Problem to solve =
Go through the entries below and copy every line that holds the word "Великого".

━━ Records shown ━━

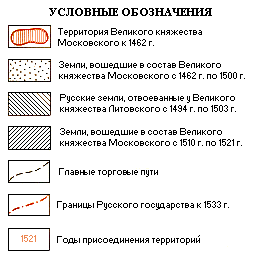 УСЛОВНЫЕ ОБОЗНАЧЕНИЯ

Территория Великого княжества Московского к 1462 г.

Земли, вошедшие в состав Великого княжества Московского с 1462 г. по 1500 г.

Русские земли, отвоеванные у Великого княжества Литовского с 1494 г. по 1503 г.

Земли, вошедшие в состав Великого княжества Московского с 1510 г. по 1521 г.

Главные торговые пути

Границы Русского государства к 1533 г.

1521

Годы присоединения территорий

━━━

Solution for this task =
Территория Великого княжества Московского к 1462 г.
Земли, вошедшие в состав Великого княжества Московского с 1462 г. по 1500 г.
Русские земли, отвоеванные у Великого княжества Литовского с 1494 г. по 1503 г.
Земли, вошедшие в состав Великого княжества Московского с 1510 г. по 1521 г.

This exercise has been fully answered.